Yaşı, televizyonun hayatımıza giriş dönemlerini hatırlamaya yetenler çok iyi bilecektir. 1970’lerin başında siyah beyaz ekranlarla tanışan ailelerin ikinci bir masraf kalemi daha vardı. Televizyona gelen elektriğin voltaj ayarını yapmak için mutlaka regülatör adı verilen cihazın da kullanılması gerekiyordu. Salonun baş köşesine konulan televizyonların hemen yanına, sehpa üzerine kahverengi, kırmızı düğmeli regülatörler de iliştirilir, ‘ilk hangisi çalıştırılmalı acaba’ sorusu eşliğinde, iki cihaz bir arada kullanılırdı. Milyonlarca evde, koca televizyona kumanda ettiğine inanılan regülatörlere ayrı bir hayranlık beslenirdi.

 

 

 

 

 

Uzun yıllar babası Tuncay Özer (oturan) ile yan yana çalışan Tunçmatik YKB Mehmet Özer, ekibi ile birlikte enerji depolamaya yönelik yeni ürününü 3 yıllık bir çalışmayla geliştirdi. 

Yıllarca kullanılan regülatörler, zamanla teknolojinin gelişmesiyle ömrünü tamamladı, 80’li yıllarla birlikte piyasadan silindi. Ancak ilk iş deneyimini regülatörle kazanan bir şirket, yoluna emin adımlarla devam ediyor.
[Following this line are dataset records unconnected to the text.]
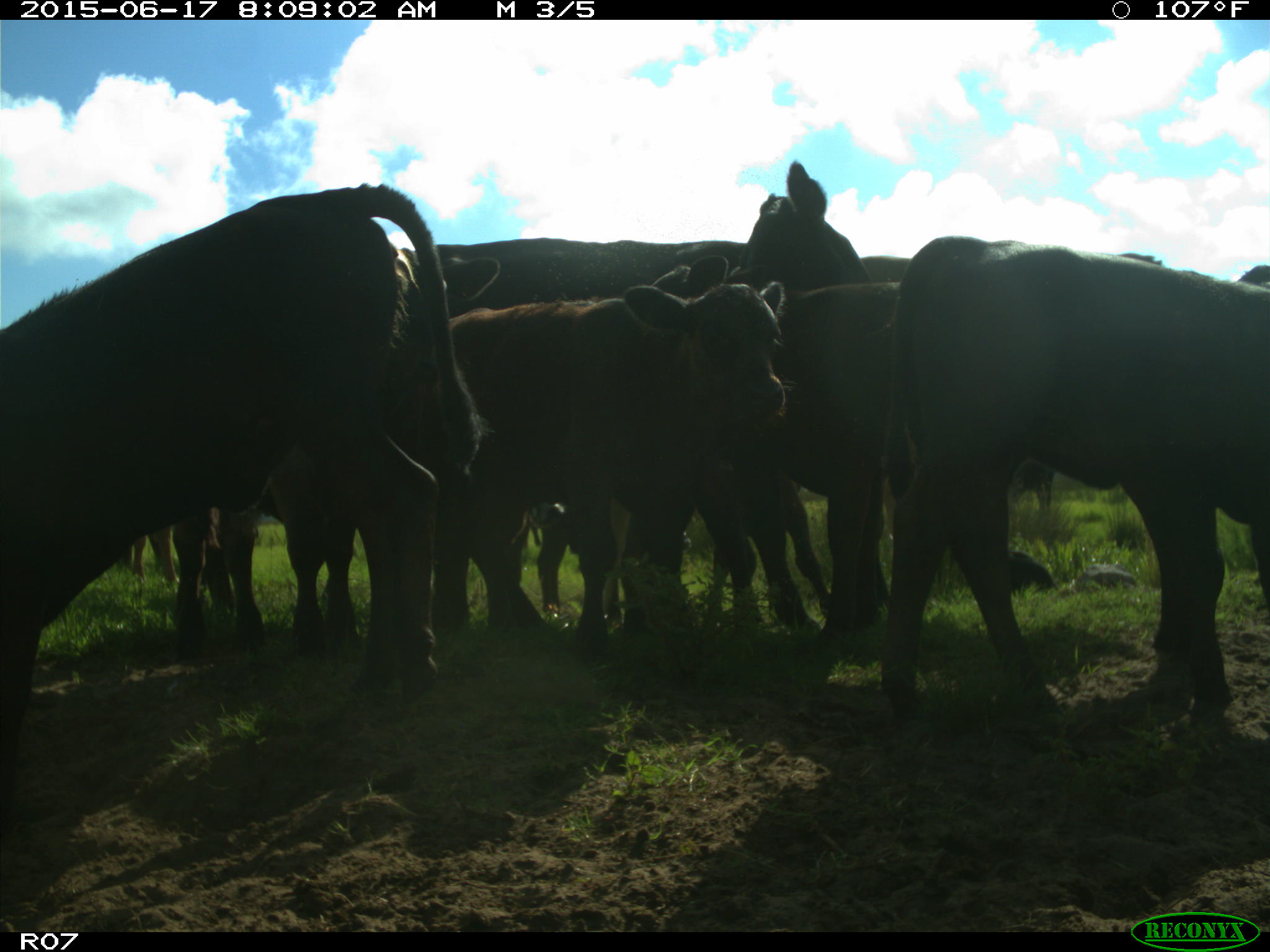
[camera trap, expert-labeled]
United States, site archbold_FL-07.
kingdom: Animalia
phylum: Chordata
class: Mammalia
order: Artiodactyla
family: Bovidae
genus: Bos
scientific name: Bos taurus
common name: domestic cow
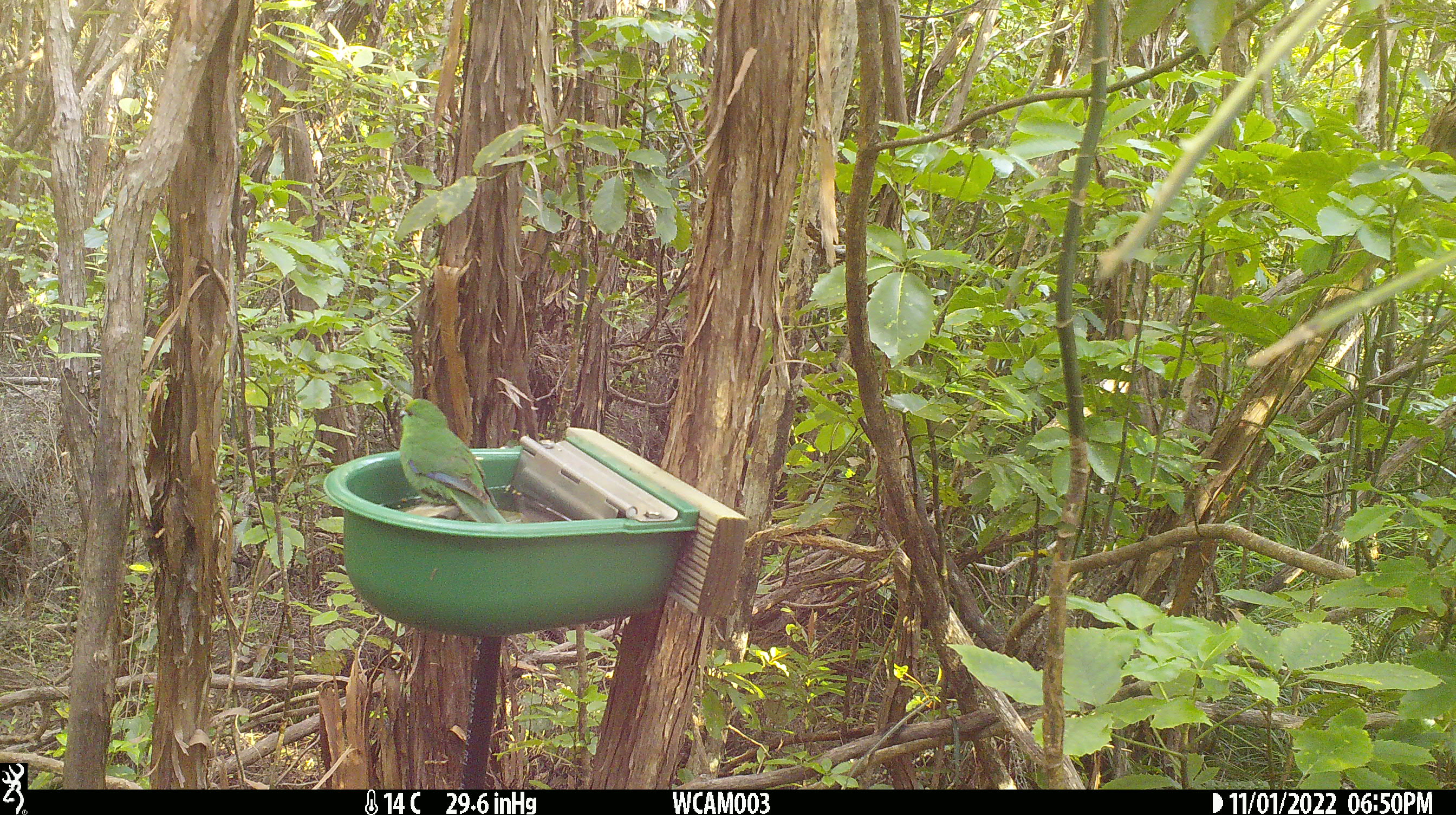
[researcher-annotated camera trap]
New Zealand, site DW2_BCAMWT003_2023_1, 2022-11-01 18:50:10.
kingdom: Animalia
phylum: Chordata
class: Aves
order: Psittaciformes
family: Psittaculidae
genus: Cyanoramphus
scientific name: Cyanoramphus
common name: parakeet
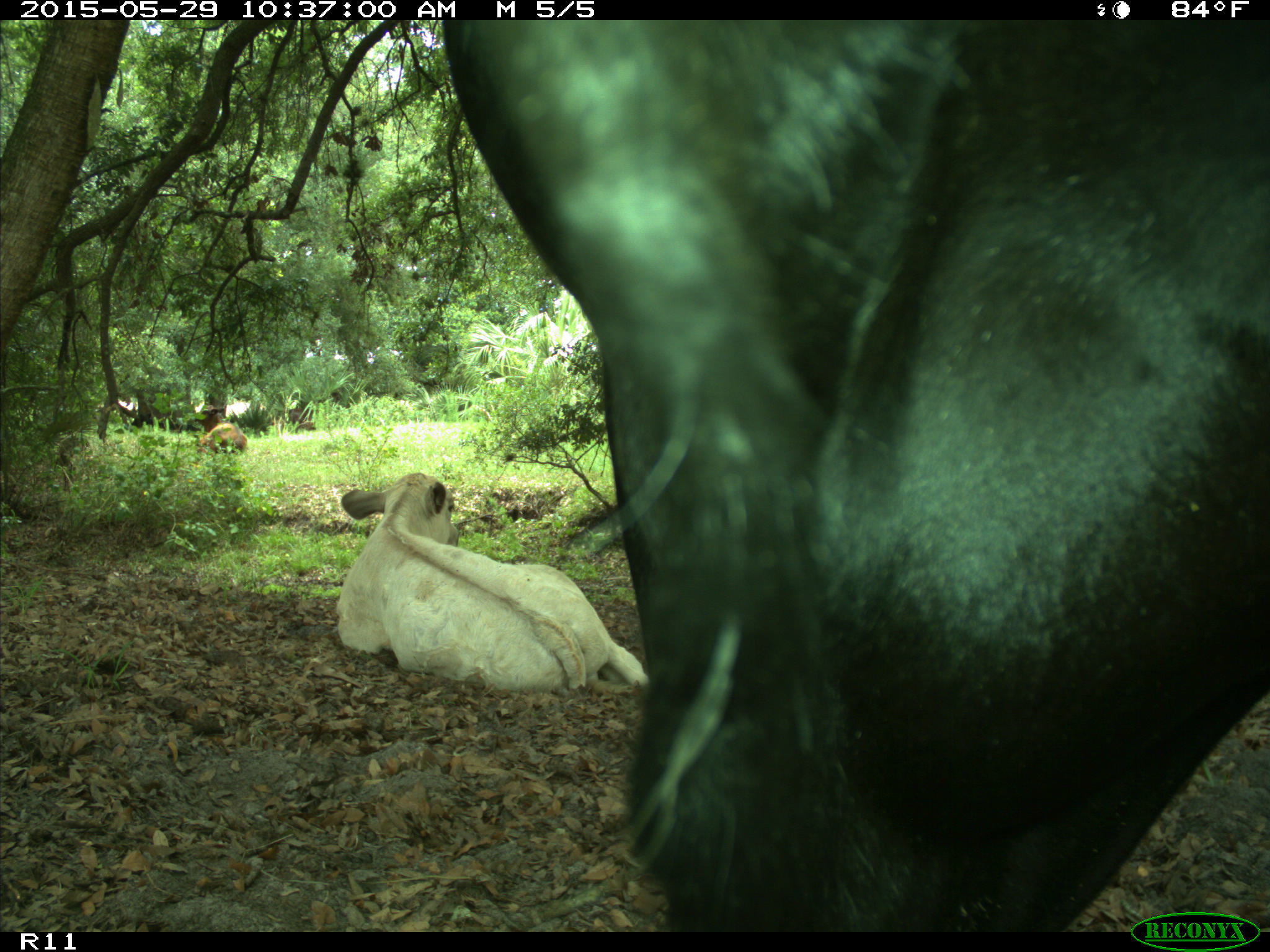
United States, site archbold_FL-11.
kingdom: Animalia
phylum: Chordata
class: Mammalia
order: Artiodactyla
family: Bovidae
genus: Bos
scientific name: Bos taurus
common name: domestic cow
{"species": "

Yüksek mühendis Tuncay Özer’in kısa süren profesyonel yaşamın ardından, 1969 yılında faaliyete geçirdiği Tunçmatik, o tarihlerden günümüze uzanan 53 yıllık dönemde hep enerji alanıyla ilgilendi. Regülatör üretimiyle ünlendi. Karaköy’de bir atölyede başlayan üretim, Tunçmatik’e kısa sürede sıfırdan fabrika kurdurdu. Ümraniye’deki tesiste, yıllarca Anadolu’ya regülatör taşıyan uzun kamyon kuyrukları oluştu.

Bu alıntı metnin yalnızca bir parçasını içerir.